:: SOURCE TEXT

In the hospital there was a lot of waiting. I think the emergency wings of hospitals shouldn't even have waiting rooms. I'm there because it's an emergency. Hence the name of the door I came through. Take me in the back, lay be on a gurney, shout things like, "We're losing her doc!" and say "STAT!" at the end of all your sentences. But no. We are handed a clipboard. Can't you see I'm dyin' here! Jeez!
I'm finally taken to my long awaited gurney and an IV is set up in my arm. This nice doctor lady comes in and asks me all the doctorly question...speaking of which, I wish all the doctors and nurses would coordinate with each other cause I had to tell the same answers to like 50 different people. The doctor was worried that I'd been on my period for over two months so she asked if they could do a vaginal exam. I'm like WTF. "Can I get some pain meds first?" Um, these doctors are not so smart. Then they wanted to set up a catheter to get a clean urine sample to test if I was pregnant. Again, "Can I get some pain meds first? Please?" The girl screaming in agony would like to forgo the doctors poking around her vagina and jump right to the morphine for her kidney stone, the most painful physical ailment known to man!
I was actually pretty seriously pissed at the staff for not getting me drugs quicker. Like, if you have an order to get me some morphine and you need to go to the supply closet could you at least jog or something? Because really, from the time I got to the hospital to the time I was pumped full of sweet, sweet narcotics it was a freaking long time.

::::
:: GIVEN RECORDS

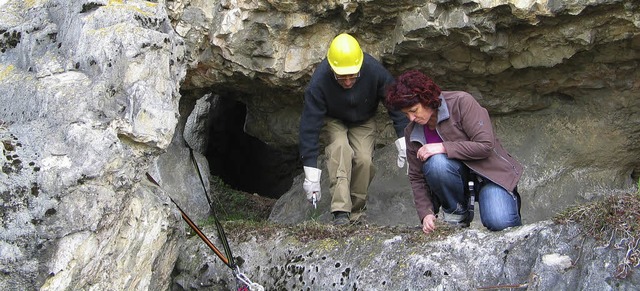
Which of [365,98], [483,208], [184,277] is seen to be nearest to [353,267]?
[483,208]

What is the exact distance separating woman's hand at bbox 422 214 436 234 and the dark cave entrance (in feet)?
15.8

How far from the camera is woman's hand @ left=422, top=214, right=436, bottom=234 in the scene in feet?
15.7

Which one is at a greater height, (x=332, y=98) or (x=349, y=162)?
(x=332, y=98)

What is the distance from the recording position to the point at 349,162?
5.98m

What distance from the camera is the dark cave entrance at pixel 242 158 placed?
970cm

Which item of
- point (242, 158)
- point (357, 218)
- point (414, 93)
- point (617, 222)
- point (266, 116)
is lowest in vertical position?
point (242, 158)

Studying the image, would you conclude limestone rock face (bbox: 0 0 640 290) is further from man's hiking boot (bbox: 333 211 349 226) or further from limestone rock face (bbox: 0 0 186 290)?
man's hiking boot (bbox: 333 211 349 226)

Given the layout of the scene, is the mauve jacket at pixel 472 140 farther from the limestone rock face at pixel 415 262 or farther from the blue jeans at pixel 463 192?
the limestone rock face at pixel 415 262

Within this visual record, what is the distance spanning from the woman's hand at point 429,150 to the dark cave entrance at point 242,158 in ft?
15.8

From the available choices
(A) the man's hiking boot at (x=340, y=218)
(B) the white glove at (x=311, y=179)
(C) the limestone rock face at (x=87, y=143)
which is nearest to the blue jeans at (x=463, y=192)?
(A) the man's hiking boot at (x=340, y=218)

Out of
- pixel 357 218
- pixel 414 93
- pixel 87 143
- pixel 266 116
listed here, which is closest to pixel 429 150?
pixel 414 93

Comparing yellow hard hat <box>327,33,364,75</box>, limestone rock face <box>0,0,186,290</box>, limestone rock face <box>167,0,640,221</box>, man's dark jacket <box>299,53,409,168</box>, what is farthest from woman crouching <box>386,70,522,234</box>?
limestone rock face <box>0,0,186,290</box>

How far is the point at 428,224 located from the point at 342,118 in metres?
1.56

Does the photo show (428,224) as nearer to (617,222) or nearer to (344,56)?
(617,222)
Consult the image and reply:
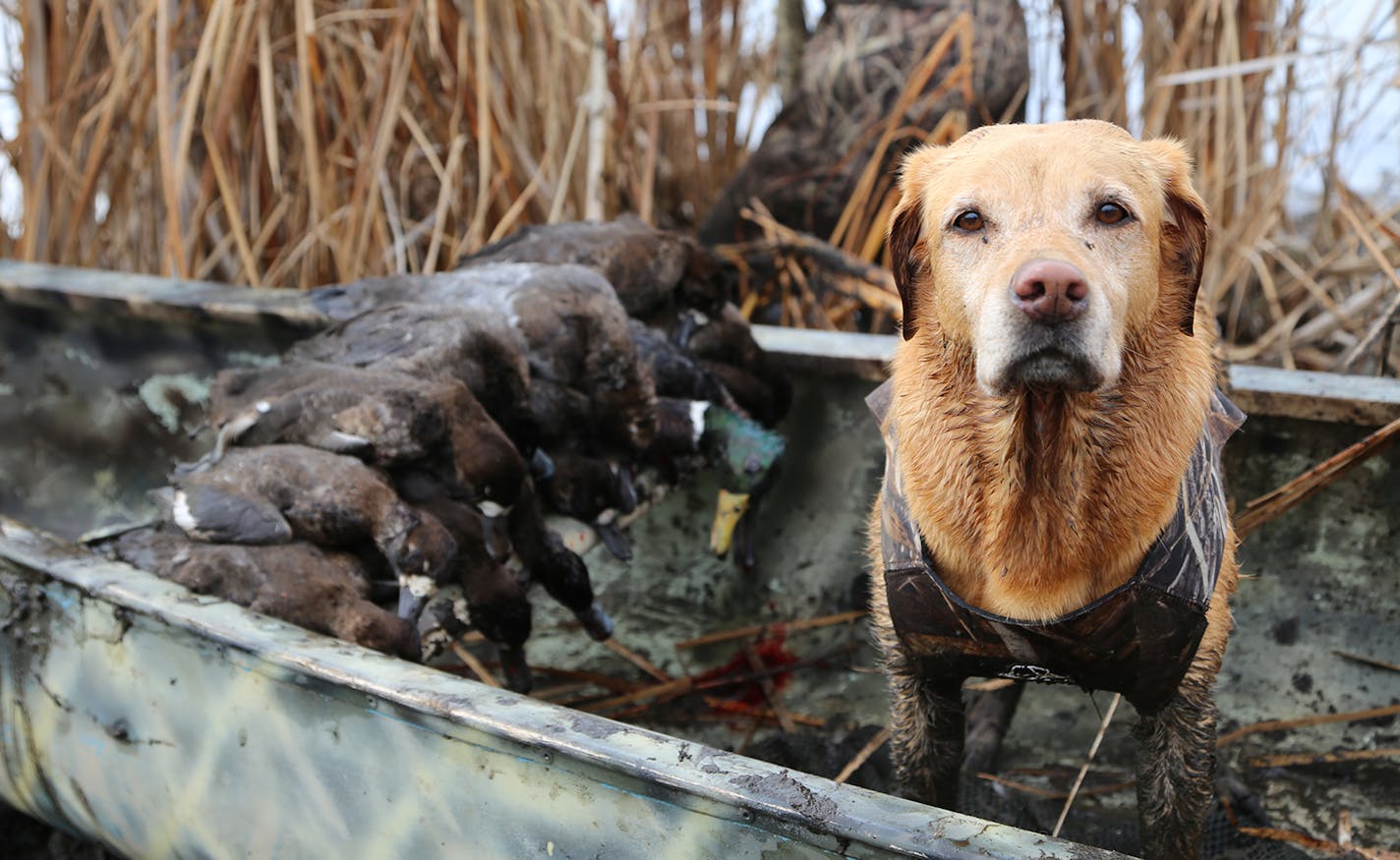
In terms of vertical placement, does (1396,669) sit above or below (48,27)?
below

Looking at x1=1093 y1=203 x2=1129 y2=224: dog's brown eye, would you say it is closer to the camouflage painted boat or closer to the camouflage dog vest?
the camouflage dog vest

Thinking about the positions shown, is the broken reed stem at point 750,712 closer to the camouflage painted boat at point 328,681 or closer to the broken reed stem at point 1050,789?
the camouflage painted boat at point 328,681

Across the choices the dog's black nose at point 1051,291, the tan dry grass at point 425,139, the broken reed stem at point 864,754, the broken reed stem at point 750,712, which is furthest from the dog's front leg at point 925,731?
the tan dry grass at point 425,139

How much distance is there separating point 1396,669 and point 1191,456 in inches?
66.2

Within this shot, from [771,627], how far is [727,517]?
42 cm

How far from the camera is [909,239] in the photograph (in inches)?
89.5

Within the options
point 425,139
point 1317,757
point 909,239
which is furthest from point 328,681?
point 425,139

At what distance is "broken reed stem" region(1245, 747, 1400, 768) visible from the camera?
10.7ft

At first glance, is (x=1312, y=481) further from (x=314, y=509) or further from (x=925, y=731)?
(x=314, y=509)

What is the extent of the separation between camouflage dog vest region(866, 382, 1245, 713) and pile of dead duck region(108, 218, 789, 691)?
3.53 ft

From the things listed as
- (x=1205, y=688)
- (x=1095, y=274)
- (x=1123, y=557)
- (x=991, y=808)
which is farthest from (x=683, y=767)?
(x=991, y=808)

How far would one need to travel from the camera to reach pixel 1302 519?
3.48 m

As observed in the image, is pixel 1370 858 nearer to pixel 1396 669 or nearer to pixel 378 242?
pixel 1396 669

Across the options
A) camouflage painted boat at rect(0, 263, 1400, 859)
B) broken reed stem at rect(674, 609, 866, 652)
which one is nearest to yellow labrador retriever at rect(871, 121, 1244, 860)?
camouflage painted boat at rect(0, 263, 1400, 859)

::::

• APPLY WHAT YOU READ:
A: In the hospital text, what does the writer say the staff wanted to set up to get a clean urine sample?
B: Print the hospital text starting with "I'm finally taken" and going on through "known to man!".
C: Carry on the account of the kidney stone hospital visit after its last sentence.

• OUTPUTS IN ORDER:
A: A catheter.

B:
I'm finally taken to my long awaited gurney and an IV is set up in my arm. This nice doctor lady comes in and asks me all the doctorly question...speaking of which, I wish all the doctors and nurses would coordinate with each other cause I had to tell the same answers to like 50 different people. The doctor was worried that I'd been on my period for over two months so she asked if they could do a vaginal exam. I'm like WTF. "Can I get some pain meds first?" Um, these doctors are not so smart. Then they wanted to set up a catheter to get a clean urine sample to test if I was pregnant. Again, "Can I get some pain meds first? Please?" The girl screaming in agony would like to forgo the doctors poking around her vagina and jump right to the morphine for her kidney stone, the most painful physical ailment known to man!

C:
Two milligrams of morphine. No effect. They waited five minutes. Two milligrams more. No effect. I'm throwing up from the pain that is still ever present in my body. Four milligrams. Small effect. I throw up again. Except it's really more a dry heave of sadness and anger. Now don't laugh....I peed the bed. That's how hard my body was heaving. Now don't throw up...I started my period. Now don't stop reading...Aaron was with me through all of this just being the most supportive husband I could possibly ask for. He even took off my urine soaked pants. What a man.
Just like my kidney stone before, my body was so exhausted that I couldn't even stand on my own. It's so miserable. It's amazing how much a non-life threatening illness will make you wish it was a life threatening illness. At least then it might end. I finally got some better drugs and anti-nausea medication. I couldn't sleep very well, nor could Aaron sitting in a chair so around 1pm I tried to check out. By that time, however, I was so pumped full of drugs that I wouldn't walk, heck, I couldn't even keep my head up or my eyelids high enough for me to see. The one step from the wheelchair to the car I nearly fell on the ground!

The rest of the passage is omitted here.